─── Texte ───
Editorial : oser inventer la médecine béninoise

30 septembre 2024

Posons d’emblée une question essentielle : avant l’introduction dans nos usages de la médecine occidentale, nos parents avaient-ils les moyens de se soigner ? À cette question, on ne saurait répondre autrement que par un « OUI » convaincu. Et on serait tenté d’ajouter que cette médecine naturelle, même si elle demeure totalement empirique, est riche d’une pratique multiséculaire.
Mais alors qu’avons-nous fait de cet héritage ancestral ? C’est là où le bât blesse. Car, partout où porte le regard, la médecine naturelle du Bénin donne l’impression d’être condamnée à la rétrogradation.
Ceux qui exercent le métier de tradithérapeute sont généralement des analphabètes n’ayant jamais mis les pieds à l’école et qui traînent les tares de la vie rurale et paysanne. Ils prospèrent dans l’approximation et travaillent dans un cadre improbable. De sorte que les remèdes proposés, de par leurs conditions de préparation, rebutent un public peu enthousiaste. Ceci, pour plusieurs raisons.
Entre autres, du fait des règles d’hygiène douteuses et à cause du dosage homéopathique qui reste aléatoire. Parce que la transmission orale a connu des biais au fil du temps, rendant les remèdes parfois dangereux et susceptibles de créer des ennuis de santé plus graves que ceux qu’ils sont supposés guérir.
───
• **Travail demandé**
Reproduisez intégralement l'éditorial sur la médecine béninoise, sans y apporter la moindre modification. Les enregistrements n'ont aucun rapport avec l'éditorial.
─── Matériel fourni ───
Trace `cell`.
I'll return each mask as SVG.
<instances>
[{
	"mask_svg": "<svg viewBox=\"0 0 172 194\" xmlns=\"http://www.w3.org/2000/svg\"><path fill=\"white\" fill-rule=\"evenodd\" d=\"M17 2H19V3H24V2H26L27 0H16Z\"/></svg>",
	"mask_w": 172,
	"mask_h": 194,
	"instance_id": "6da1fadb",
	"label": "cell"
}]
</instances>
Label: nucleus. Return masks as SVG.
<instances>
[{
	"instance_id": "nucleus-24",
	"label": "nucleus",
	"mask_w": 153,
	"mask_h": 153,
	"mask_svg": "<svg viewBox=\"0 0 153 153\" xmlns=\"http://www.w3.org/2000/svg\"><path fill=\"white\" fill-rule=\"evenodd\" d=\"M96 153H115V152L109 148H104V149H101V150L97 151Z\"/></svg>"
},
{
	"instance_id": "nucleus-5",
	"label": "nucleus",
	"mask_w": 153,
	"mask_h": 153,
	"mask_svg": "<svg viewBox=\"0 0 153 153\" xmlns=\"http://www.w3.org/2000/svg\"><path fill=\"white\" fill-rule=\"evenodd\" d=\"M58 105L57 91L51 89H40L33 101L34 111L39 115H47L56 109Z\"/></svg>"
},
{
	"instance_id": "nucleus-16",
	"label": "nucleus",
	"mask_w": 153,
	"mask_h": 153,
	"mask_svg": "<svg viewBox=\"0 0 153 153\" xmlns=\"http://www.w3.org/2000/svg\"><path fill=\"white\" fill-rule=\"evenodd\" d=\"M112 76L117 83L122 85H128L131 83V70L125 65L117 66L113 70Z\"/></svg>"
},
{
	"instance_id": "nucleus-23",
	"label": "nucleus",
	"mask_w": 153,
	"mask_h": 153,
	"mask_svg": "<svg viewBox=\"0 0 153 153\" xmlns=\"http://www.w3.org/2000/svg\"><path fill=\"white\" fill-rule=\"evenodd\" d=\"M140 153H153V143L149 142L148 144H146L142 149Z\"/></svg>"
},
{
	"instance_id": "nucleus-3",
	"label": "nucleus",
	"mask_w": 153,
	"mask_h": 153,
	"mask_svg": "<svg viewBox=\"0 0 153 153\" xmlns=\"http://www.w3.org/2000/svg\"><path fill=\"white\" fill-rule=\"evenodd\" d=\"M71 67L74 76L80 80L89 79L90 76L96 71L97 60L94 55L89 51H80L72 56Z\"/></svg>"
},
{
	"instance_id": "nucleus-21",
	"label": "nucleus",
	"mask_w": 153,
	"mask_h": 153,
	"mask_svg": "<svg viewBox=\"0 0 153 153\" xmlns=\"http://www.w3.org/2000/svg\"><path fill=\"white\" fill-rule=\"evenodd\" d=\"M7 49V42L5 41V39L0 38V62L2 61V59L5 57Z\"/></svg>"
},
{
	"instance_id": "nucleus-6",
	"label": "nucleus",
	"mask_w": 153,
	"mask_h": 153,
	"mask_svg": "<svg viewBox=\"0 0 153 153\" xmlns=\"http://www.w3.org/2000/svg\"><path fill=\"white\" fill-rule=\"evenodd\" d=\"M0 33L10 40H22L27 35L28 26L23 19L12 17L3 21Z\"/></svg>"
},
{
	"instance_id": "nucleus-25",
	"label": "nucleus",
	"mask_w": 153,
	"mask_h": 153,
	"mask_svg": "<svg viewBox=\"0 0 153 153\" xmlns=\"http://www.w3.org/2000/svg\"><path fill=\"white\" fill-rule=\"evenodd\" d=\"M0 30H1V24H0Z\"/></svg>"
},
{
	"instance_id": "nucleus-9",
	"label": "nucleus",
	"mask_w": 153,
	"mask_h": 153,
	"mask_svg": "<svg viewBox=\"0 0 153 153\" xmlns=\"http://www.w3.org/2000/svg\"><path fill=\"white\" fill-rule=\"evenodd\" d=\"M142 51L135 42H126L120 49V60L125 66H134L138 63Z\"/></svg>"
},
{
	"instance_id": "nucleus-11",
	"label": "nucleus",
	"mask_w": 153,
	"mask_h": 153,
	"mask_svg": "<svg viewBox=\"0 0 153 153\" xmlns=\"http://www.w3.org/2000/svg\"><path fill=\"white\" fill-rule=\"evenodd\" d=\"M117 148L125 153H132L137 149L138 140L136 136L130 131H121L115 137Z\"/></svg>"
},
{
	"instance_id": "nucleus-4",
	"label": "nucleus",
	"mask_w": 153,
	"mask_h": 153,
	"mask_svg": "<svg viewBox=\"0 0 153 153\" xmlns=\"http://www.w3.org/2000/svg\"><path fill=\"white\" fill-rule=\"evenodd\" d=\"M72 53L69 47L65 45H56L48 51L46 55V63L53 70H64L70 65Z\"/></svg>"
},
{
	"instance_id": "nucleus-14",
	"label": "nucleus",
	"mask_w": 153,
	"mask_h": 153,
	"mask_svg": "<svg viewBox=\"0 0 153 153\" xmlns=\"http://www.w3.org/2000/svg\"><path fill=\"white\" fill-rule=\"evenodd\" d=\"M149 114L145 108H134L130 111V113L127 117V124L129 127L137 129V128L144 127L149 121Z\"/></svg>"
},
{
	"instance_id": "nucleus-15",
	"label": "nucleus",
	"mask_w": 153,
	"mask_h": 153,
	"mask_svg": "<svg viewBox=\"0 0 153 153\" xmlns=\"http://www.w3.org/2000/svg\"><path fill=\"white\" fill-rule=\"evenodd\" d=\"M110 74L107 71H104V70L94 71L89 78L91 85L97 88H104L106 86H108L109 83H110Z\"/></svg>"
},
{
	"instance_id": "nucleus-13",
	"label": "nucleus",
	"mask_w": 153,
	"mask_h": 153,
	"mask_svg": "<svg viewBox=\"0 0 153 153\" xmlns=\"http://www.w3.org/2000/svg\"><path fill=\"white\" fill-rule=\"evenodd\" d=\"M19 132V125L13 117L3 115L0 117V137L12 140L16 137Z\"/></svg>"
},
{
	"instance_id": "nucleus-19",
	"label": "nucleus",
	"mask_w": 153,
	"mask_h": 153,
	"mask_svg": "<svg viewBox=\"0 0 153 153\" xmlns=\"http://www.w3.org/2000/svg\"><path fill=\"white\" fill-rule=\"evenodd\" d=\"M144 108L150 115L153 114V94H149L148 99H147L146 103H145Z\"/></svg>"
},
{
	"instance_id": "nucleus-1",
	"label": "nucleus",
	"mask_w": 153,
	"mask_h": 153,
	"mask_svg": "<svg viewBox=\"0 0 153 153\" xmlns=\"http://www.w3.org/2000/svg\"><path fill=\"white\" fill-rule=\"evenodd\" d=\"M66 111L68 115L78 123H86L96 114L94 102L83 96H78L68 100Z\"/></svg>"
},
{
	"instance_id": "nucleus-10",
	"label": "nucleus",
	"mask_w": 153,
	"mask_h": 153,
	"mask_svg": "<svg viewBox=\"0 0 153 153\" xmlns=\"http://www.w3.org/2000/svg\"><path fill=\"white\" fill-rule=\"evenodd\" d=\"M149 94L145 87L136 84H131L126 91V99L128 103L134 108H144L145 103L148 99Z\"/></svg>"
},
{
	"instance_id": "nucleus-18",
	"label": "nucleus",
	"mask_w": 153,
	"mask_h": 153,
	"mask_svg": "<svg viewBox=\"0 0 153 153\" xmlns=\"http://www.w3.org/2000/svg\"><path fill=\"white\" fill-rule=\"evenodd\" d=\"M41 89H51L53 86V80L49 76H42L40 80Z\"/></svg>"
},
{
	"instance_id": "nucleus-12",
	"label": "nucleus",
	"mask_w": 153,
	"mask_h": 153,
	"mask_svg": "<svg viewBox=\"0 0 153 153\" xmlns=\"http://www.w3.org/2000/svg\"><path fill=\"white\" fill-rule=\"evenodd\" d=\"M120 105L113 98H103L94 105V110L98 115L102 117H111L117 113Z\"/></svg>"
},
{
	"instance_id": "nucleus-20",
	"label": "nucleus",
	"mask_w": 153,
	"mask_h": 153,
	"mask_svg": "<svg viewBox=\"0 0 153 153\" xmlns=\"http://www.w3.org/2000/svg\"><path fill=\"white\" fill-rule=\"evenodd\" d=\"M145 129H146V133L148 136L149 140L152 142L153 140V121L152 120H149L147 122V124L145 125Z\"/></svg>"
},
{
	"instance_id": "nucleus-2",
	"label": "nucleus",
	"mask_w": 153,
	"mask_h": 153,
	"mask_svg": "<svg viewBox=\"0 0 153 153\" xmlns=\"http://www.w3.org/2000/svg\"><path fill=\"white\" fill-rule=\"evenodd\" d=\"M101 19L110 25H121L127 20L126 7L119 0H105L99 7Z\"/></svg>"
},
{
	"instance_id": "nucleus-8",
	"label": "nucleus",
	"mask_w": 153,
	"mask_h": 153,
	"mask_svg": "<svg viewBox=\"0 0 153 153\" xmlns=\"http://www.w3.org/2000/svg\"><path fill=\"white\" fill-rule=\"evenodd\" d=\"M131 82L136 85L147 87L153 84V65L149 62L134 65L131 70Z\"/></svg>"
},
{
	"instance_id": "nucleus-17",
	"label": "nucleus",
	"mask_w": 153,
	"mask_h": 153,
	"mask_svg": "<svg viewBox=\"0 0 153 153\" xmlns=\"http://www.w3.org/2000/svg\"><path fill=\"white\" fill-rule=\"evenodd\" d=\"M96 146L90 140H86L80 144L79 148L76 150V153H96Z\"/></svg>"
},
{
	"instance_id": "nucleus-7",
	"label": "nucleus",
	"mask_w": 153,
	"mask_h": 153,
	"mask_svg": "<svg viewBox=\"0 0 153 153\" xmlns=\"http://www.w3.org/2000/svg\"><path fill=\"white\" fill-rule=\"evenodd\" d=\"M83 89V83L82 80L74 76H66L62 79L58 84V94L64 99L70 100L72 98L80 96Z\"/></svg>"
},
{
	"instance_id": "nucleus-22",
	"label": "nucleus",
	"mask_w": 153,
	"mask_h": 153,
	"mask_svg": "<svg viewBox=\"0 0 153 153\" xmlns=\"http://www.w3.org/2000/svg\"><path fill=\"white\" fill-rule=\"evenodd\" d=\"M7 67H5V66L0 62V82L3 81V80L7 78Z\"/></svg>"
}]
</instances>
───
• **Réponse rédigée**
Editorial : oser inventer la médecine béninoise

30 septembre 2024

Posons d’emblée une question essentielle : avant l’introduction dans nos usages de la médecine occidentale, nos parents avaient-ils les moyens de se soigner ? À cette question, on ne saurait répondre autrement que par un « OUI » convaincu. Et on serait tenté d’ajouter que cette médecine naturelle, même si elle demeure totalement empirique, est riche d’une pratique multiséculaire.
Mais alors qu’avons-nous fait de cet héritage ancestral ? C’est là où le bât blesse. Car, partout où porte le regard, la médecine naturelle du Bénin donne l’impression d’être condamnée à la rétrogradation.
Ceux qui exercent le métier de tradithérapeute sont généralement des analphabètes n’ayant jamais mis les pieds à l’école et qui traînent les tares de la vie rurale et paysanne. Ils prospèrent dans l’approximation et travaillent dans un cadre improbable. De sorte que les remèdes proposés, de par leurs conditions de préparation, rebutent un public peu enthousiaste. Ceci, pour plusieurs raisons.
Entre autres, du fait des règles d’hygiène douteuses et à cause du dosage homéopathique qui reste aléatoire. Parce que la transmission orale a connu des biais au fil du temps, rendant les remèdes parfois dangereux et susceptibles de créer des ennuis de santé plus graves que ceux qu’ils sont supposés guérir.